The music was composed by Rajesh Murugesan with lyrics by Sri Mani. Nithya Menen recorded a song at Raghu Dixit's studio in Bengaluru, which was not included in the film.

Track listing
| No. | Title | Singer(s) | Length |
|---|---|---|---|
| 1. | "Naa Kosam" | Vijay Yesudas, Rajesh Murugesan | 4:52 |
| 2. | "Nee Mayalo Padithe" | Vijay Yesudas, Rajesh Murugesan | 3:41 |
| 3. | "Pranam Nilavadhe" | Yazin Nizar, Kalyani Nair, Rajesh Murugesan | 3:52 |
| 4. | "Pravahinche" | Rajesh Murugesan | 2:00 |
| Total length: |  |  | 14:25 |

== Release ==
The film was released in Telugu alongside the Tamil dubbed version, Theeni, on 26 February 2021 through pay-per-view model on Zee Plex.

== Reception ==
Firstpost critic Hemanth Kumar wrote, "Ninnila Ninnila hits the right chord as it weaves a simple story about relationships, grief, and love through cooking and a lot of food." Avinash Ramachandran of The New Indian Express opined that the film is not just about food but also about friendship, family, and love. "Ninnila Ninnila does an excellent job of elevating the simple to special, and ensures a liberal dose of smiles, guffaws, sheepish grins, and tears as we navigate the lives of Dev, Tara and Maya," he added.
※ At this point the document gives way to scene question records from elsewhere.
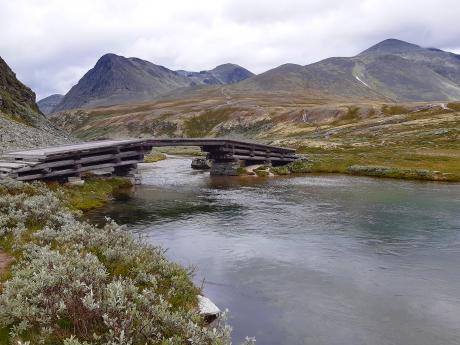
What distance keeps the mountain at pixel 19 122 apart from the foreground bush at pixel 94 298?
3422 cm

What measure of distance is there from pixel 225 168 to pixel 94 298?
165 ft

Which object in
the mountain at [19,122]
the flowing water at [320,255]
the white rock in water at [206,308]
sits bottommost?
the flowing water at [320,255]

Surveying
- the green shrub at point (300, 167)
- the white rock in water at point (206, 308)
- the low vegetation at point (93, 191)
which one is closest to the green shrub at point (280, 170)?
the green shrub at point (300, 167)

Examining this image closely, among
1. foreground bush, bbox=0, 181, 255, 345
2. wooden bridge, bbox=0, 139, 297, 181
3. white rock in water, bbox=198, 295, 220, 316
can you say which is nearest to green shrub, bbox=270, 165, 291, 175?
wooden bridge, bbox=0, 139, 297, 181

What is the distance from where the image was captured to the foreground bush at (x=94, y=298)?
9406mm

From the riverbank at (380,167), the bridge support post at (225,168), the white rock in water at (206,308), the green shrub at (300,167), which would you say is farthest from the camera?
the green shrub at (300,167)

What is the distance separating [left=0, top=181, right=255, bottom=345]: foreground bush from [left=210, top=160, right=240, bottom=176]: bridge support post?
4374 cm

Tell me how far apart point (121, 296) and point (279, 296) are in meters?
8.95

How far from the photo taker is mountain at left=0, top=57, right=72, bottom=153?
51875mm

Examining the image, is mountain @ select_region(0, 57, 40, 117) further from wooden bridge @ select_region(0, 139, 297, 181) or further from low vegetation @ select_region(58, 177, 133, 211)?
Result: low vegetation @ select_region(58, 177, 133, 211)

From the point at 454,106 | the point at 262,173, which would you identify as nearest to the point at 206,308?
the point at 262,173

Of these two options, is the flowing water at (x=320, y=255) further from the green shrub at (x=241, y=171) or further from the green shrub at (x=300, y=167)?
the green shrub at (x=300, y=167)

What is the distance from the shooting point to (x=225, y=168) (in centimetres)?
6069

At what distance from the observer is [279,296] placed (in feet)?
58.6
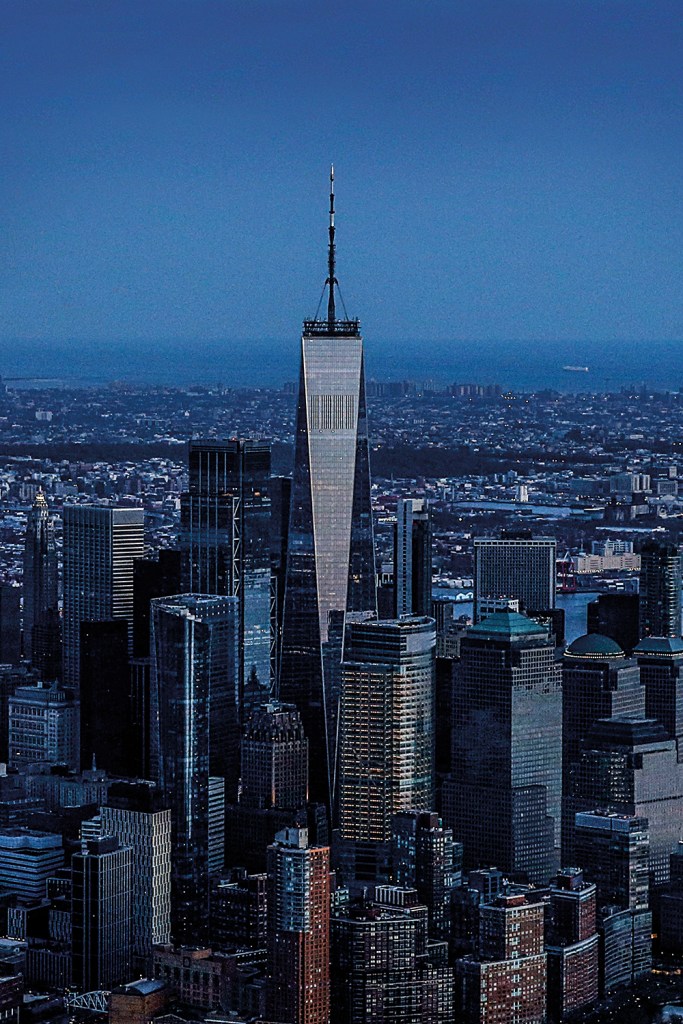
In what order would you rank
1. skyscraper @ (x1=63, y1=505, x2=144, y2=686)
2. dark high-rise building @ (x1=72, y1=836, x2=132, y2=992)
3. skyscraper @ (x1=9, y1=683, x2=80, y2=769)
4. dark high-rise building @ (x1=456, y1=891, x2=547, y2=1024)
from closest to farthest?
dark high-rise building @ (x1=456, y1=891, x2=547, y2=1024) → dark high-rise building @ (x1=72, y1=836, x2=132, y2=992) → skyscraper @ (x1=9, y1=683, x2=80, y2=769) → skyscraper @ (x1=63, y1=505, x2=144, y2=686)

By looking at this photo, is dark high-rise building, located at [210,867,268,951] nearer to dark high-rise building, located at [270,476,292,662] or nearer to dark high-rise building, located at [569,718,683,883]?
dark high-rise building, located at [569,718,683,883]

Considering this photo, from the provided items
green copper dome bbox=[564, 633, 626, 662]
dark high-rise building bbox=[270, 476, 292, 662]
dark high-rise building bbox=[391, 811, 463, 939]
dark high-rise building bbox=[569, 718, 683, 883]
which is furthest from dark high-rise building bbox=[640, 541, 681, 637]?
dark high-rise building bbox=[391, 811, 463, 939]

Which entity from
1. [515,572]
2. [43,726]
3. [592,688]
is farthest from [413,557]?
[43,726]

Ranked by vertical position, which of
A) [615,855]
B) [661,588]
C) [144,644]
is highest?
[661,588]

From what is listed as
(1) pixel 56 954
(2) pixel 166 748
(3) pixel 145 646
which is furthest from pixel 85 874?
(3) pixel 145 646

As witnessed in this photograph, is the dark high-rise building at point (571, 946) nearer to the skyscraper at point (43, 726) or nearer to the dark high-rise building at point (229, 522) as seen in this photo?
the skyscraper at point (43, 726)

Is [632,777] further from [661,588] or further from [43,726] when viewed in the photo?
[43,726]

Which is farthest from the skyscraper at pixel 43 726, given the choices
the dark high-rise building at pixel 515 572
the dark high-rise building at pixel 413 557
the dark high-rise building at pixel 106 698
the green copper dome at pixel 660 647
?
the green copper dome at pixel 660 647
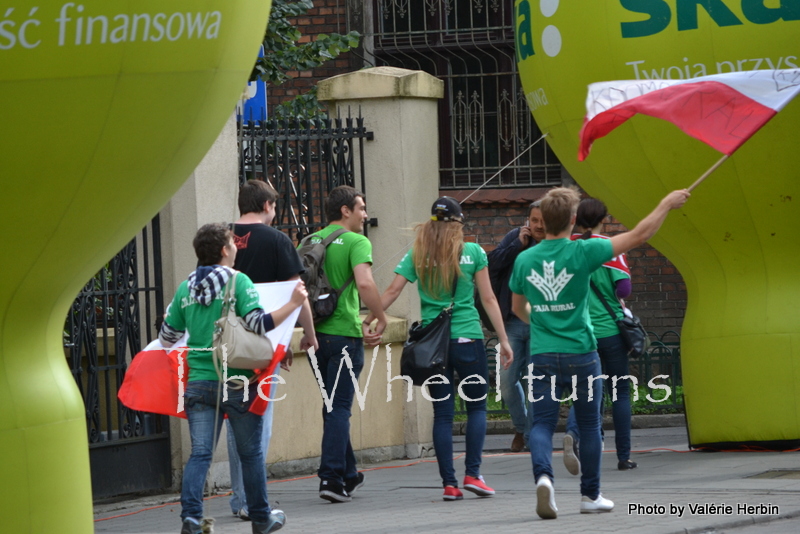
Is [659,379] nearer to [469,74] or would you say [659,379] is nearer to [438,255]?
[469,74]

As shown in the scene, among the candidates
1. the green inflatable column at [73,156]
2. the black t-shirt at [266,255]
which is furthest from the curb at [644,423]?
the green inflatable column at [73,156]

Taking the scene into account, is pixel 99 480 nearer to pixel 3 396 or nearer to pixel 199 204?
pixel 199 204

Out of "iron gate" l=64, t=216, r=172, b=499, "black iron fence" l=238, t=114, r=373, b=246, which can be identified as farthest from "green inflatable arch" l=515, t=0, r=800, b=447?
"iron gate" l=64, t=216, r=172, b=499

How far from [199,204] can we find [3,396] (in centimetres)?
332

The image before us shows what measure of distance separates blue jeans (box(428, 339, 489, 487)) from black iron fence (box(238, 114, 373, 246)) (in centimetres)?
219

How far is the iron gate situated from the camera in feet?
25.2

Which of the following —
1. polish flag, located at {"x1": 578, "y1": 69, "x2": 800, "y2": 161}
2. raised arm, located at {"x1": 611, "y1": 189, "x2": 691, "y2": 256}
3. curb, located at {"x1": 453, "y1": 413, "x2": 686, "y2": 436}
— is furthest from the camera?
curb, located at {"x1": 453, "y1": 413, "x2": 686, "y2": 436}

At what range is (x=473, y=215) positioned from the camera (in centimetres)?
1430

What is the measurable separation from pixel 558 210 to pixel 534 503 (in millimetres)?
1658

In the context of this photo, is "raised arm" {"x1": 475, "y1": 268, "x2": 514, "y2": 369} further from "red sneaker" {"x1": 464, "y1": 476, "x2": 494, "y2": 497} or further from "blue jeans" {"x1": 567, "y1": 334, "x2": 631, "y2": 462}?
"blue jeans" {"x1": 567, "y1": 334, "x2": 631, "y2": 462}

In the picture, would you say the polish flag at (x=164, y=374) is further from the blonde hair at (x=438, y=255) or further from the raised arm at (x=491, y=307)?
the raised arm at (x=491, y=307)

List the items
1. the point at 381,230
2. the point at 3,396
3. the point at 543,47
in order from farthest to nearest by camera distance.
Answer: the point at 381,230 → the point at 543,47 → the point at 3,396

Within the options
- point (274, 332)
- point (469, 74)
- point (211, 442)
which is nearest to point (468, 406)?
point (274, 332)

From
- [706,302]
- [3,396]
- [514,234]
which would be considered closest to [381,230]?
[514,234]
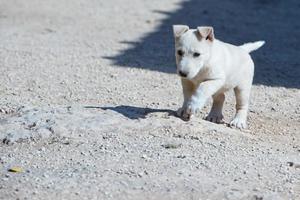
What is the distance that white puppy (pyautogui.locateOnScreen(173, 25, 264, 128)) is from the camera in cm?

Sangeetha Devi in review for The Hindu described the film as "A romance drama where love, loss, longing and healing are forged through food". On performances she opined, "Ritu as the tough girl who is actually yearning within, Ashok as someone who hasn’t come to terms with loss and Nithya as the impish and childlike friend keep us engaged." The Times of India reviewer Thadhagath Pathi, rated the film 3/5 and wrote, "More than a plot per se, Ninnila Ninnila capitalizes on love for food and proves that it has the power to heal anything."